I had my first child under a general anaesthetic. She required some special care. I was probably the 20th person to see her. All I cared about was that she made it and was being cared for.

kaytee87 · 28/05/2019 20:28

Now you've explained a bit better it makes sense.
Of course you're not unreasonable in not wanting extended family to visit while you're still recovering and before you've had a chance to meet your baby.

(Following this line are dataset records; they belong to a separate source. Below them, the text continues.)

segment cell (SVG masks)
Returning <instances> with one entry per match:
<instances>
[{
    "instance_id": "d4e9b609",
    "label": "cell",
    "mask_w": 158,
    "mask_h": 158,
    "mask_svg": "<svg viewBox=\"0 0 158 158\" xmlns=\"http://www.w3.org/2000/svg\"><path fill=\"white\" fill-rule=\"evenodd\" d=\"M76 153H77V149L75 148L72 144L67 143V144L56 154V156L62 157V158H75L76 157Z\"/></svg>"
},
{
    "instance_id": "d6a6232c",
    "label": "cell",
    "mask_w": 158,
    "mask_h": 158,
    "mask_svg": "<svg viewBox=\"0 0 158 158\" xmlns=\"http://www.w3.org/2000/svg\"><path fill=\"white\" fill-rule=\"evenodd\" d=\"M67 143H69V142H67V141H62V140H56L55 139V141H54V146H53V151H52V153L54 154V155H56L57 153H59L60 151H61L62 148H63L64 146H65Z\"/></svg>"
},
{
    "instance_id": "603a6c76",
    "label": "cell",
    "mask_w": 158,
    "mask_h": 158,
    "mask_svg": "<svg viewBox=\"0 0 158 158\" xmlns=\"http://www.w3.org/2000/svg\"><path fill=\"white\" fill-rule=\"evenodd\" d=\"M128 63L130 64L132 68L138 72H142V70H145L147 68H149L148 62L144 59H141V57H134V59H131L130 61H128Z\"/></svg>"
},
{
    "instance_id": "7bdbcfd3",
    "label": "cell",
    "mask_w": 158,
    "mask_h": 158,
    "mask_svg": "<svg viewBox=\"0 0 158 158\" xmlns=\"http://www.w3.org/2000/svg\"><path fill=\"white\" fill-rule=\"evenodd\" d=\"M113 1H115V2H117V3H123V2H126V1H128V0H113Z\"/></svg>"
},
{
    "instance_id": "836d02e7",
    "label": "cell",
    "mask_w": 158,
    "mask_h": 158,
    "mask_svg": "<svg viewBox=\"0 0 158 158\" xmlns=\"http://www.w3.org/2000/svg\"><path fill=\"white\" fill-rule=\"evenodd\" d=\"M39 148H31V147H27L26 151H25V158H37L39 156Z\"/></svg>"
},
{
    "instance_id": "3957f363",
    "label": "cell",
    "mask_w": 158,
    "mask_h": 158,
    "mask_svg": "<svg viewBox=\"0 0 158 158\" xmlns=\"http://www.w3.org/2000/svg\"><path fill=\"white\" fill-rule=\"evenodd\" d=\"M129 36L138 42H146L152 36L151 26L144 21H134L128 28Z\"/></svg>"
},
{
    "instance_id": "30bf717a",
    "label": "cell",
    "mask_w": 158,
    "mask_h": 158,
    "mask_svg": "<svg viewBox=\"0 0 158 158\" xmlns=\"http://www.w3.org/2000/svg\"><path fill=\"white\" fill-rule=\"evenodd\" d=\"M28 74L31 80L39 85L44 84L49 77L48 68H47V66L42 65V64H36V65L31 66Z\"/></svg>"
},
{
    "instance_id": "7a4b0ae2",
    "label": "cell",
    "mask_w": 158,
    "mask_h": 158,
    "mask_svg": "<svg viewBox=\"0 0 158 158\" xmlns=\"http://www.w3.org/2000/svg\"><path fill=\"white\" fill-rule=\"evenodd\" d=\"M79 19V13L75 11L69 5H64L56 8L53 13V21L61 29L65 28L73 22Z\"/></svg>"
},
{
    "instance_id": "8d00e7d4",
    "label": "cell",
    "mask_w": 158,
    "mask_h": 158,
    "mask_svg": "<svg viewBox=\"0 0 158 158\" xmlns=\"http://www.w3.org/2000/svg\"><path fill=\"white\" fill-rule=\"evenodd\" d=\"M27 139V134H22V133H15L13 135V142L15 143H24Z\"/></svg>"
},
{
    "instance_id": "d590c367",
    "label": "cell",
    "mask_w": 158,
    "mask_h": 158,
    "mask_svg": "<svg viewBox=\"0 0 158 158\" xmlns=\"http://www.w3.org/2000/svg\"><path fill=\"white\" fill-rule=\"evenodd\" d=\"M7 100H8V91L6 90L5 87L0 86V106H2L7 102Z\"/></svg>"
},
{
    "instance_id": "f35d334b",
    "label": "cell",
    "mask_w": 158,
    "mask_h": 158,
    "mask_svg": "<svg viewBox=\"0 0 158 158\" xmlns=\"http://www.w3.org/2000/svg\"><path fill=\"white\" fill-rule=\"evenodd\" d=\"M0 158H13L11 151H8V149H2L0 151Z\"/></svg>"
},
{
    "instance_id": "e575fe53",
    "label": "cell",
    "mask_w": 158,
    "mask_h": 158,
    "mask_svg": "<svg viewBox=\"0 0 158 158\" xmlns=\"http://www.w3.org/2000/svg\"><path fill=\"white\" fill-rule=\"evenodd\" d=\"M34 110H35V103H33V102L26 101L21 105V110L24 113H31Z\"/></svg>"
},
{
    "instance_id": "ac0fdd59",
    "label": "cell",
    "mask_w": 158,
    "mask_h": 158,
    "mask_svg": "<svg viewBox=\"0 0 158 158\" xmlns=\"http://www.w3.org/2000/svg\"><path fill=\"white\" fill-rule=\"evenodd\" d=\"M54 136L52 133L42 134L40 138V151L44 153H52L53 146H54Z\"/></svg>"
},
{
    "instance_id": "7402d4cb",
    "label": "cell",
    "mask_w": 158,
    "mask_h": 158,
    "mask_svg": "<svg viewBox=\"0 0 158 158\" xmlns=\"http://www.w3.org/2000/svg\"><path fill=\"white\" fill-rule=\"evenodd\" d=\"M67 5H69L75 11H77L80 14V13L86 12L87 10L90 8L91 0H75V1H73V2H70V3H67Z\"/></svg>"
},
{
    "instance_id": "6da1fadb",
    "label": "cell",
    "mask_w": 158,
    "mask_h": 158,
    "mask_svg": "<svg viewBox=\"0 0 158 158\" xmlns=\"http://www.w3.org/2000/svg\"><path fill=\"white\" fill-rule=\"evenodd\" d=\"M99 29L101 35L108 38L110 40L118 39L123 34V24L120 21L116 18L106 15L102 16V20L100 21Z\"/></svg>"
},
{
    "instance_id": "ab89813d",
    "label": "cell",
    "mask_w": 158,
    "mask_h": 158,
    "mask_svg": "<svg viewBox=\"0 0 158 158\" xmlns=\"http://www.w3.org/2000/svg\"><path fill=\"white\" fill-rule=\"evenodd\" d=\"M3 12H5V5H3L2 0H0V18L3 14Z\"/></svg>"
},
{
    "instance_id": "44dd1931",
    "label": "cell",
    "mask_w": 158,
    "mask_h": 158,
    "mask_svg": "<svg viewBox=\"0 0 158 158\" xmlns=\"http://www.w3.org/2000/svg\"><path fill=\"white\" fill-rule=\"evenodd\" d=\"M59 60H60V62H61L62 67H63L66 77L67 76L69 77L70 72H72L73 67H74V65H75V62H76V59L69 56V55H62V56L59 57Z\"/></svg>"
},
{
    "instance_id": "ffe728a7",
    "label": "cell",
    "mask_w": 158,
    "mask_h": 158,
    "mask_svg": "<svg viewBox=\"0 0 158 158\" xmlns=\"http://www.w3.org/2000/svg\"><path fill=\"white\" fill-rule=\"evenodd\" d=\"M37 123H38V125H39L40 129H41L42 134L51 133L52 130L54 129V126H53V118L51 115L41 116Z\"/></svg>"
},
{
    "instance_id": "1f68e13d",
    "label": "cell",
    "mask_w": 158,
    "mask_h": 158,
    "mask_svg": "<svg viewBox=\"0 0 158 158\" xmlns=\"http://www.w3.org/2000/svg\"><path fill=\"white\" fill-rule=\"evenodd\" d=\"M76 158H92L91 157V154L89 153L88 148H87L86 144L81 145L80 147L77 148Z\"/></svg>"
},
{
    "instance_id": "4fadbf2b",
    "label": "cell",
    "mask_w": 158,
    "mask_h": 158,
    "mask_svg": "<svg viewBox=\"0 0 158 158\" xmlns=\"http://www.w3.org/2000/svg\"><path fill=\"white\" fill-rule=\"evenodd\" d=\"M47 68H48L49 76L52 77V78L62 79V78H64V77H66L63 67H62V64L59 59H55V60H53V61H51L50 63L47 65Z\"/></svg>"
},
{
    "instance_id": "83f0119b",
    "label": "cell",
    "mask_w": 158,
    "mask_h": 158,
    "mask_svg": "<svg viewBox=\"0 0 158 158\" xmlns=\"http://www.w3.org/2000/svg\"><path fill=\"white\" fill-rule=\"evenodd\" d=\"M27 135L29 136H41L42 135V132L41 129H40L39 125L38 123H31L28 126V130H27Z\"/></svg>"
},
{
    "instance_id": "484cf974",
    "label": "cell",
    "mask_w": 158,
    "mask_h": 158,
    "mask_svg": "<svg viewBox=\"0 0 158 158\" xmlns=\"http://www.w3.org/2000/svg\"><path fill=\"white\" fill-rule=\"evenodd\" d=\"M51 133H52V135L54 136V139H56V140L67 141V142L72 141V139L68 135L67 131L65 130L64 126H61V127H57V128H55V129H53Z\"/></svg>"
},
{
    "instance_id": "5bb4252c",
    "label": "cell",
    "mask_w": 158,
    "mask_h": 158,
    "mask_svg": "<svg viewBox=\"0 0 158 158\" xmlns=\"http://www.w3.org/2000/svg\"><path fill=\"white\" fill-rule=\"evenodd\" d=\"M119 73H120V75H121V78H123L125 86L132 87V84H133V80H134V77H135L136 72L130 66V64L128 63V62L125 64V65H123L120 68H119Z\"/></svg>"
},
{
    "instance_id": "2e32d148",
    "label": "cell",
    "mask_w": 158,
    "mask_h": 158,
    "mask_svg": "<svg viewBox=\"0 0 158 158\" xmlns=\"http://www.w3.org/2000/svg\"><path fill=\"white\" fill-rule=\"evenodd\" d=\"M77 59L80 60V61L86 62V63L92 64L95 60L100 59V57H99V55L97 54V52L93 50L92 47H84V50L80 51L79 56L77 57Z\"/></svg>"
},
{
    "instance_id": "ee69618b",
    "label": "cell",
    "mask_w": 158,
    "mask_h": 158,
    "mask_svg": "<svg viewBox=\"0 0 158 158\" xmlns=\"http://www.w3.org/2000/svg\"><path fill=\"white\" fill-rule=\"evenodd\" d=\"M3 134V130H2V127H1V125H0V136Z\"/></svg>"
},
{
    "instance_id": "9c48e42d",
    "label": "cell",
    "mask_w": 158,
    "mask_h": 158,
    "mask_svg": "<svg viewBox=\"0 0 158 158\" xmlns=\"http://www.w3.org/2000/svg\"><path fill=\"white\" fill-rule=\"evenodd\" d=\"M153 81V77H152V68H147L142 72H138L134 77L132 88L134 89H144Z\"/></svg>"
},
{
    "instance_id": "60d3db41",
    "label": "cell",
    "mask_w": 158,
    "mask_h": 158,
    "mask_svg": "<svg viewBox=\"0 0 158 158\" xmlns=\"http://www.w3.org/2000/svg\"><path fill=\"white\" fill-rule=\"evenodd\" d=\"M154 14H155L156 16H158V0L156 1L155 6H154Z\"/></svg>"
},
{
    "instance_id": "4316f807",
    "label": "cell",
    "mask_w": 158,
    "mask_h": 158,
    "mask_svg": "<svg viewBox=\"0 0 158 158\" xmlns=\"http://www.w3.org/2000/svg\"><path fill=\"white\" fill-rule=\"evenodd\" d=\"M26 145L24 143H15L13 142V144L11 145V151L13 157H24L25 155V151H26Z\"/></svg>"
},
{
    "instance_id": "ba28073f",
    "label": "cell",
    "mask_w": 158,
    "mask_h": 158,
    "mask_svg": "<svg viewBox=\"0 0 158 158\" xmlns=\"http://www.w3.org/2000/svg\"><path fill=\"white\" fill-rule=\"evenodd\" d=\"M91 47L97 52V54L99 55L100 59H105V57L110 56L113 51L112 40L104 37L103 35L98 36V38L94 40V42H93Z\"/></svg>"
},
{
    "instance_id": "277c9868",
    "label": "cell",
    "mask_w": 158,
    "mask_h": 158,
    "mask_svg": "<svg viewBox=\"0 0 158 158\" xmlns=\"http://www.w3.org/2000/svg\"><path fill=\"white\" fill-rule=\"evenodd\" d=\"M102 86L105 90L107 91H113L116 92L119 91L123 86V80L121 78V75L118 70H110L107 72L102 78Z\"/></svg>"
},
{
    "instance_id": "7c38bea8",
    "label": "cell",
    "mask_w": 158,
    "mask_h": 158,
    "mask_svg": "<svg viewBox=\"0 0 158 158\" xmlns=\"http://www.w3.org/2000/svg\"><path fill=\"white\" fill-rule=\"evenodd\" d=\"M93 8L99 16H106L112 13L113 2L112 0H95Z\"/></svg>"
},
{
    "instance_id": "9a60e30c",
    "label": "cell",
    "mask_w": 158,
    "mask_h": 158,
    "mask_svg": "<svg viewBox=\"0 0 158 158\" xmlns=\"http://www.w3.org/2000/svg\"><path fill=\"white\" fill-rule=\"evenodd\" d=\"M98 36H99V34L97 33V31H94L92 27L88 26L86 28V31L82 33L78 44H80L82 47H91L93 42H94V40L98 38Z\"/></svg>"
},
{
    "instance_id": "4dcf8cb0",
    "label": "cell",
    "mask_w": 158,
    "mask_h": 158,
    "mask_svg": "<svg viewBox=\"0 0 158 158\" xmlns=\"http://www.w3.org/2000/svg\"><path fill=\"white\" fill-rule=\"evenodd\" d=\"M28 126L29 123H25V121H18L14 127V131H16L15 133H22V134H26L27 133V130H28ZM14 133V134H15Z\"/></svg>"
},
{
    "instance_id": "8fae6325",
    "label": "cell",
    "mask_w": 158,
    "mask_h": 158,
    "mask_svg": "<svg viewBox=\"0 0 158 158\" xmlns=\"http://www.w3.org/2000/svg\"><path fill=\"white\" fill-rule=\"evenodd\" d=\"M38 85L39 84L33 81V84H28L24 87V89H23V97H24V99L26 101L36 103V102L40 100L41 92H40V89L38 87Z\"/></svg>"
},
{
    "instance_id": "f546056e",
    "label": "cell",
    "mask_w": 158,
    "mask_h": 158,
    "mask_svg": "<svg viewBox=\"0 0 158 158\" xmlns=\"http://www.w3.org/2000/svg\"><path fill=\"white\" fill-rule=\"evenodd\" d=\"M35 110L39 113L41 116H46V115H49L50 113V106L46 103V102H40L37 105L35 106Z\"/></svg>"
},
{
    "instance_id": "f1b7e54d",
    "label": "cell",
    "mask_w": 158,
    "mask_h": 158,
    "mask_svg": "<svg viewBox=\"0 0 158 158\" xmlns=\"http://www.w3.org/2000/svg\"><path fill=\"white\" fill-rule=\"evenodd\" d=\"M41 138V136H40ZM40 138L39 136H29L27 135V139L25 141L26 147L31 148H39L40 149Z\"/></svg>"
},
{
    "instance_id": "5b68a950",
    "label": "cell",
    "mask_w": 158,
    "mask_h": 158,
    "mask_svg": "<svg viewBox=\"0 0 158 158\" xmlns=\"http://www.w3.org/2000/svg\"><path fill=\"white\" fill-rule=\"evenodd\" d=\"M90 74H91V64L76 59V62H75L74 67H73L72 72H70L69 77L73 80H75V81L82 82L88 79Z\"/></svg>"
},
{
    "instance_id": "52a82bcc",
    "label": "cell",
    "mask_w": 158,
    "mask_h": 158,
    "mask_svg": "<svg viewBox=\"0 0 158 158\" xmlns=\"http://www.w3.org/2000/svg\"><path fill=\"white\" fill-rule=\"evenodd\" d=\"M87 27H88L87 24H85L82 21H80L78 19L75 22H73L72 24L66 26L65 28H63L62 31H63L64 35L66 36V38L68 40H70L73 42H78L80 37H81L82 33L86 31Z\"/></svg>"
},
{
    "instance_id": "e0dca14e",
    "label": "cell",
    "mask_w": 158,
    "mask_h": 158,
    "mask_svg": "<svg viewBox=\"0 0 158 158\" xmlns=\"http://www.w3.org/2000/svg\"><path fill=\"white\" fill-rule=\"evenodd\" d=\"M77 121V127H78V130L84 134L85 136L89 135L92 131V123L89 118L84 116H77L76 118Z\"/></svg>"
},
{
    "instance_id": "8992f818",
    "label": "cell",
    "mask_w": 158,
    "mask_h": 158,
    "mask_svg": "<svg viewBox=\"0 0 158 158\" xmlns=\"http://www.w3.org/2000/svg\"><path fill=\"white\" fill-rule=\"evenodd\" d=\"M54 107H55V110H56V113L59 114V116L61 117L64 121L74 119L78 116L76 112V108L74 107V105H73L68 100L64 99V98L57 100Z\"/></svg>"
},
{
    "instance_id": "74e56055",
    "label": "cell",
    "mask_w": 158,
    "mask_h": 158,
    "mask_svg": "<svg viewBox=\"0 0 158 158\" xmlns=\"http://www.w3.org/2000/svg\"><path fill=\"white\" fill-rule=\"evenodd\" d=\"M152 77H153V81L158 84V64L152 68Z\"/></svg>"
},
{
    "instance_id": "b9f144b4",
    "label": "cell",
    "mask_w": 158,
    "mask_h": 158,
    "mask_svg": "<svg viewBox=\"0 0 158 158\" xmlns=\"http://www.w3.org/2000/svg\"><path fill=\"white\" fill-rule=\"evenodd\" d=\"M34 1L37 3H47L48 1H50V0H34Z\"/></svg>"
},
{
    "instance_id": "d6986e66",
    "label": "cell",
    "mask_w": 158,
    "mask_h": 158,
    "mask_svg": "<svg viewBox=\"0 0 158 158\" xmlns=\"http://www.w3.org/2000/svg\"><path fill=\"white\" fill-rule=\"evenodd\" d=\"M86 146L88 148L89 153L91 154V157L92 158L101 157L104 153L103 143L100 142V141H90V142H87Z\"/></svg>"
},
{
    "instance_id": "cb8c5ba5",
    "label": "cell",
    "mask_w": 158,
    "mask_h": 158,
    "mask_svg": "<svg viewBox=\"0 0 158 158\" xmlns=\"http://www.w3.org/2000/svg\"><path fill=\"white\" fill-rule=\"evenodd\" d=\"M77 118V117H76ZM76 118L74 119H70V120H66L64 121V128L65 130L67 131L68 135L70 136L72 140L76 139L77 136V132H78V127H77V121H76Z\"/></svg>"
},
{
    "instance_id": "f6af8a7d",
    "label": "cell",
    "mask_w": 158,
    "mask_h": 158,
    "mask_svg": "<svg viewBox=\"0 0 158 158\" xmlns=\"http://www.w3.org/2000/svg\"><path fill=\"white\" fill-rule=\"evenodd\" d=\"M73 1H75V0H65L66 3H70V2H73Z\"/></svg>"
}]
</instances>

LouiseMiltonSpatula · 28/05/2019 20:43

So many people misunderstanding!

OP wants her partner and her mother at the delivery

If OP has to have an anaesthetic she doesn’t want anyone other than her mum and partner to see the baby until OP has seen the baby

OP’s partner is being difficult about this and has said that if his family can’t see the baby while OP is out, her mum can’t be there either.

OP - your partner is being a dick and can fuck off. You are the one who has to give birth, and only your opinion matters. He can, frankly, like it or lump it.

Idlikeabunchofbananasplease · 28/05/2019 20:48

First of all when the baby comes out it's not about you any more, it's what's best for baby. What's best for baby is bonding with its father you will have plenty of time, a life time hopefully of cuddles and love. Stop trying to micro manage everything. It may not happen that you have to be sedated etc. Just go with the flow. It doesn't matter how it gets here as long as it's healthy. Try not to worry too much.

Commencaal · 28/05/2019 21:15

If I've understood, your husband doesn't mind your mum supporting you through labour but if you have GA and prohibit anyone other than husband and mum from seeing baby before you do, then he's not happy for your mum to see baby and his mum not. As you'll be under GA there'll be no need for your mum to be there so I can understand his point. She's at that point no longer needed as birthing partner but she's still getting preference over his mum.

Whatelsecouldibecalled · 28/05/2019 21:40

My sister had a GA and c section when my niece was born due to her being breach and my sis having a blood clotting disorder. Her husband was in OT when baby was born. Even though my sis was out of it they passed baby straight to her chest and was supported by her DH to have skin to skin while they brought her round. She insisted she wanted skin to skin and they respected that. Once she went to recovery her DH had baby the whole time until she came round. Baby was no with anyone else at any point other than parents. I suppose every case is different with its own complications but you definitely can have someone with you in Ot if you push for it.

LadyRannaldini · 28/05/2019 22:40

If you are starting off your family life by saying that your mother is more important to you than your partner you may come to regret it.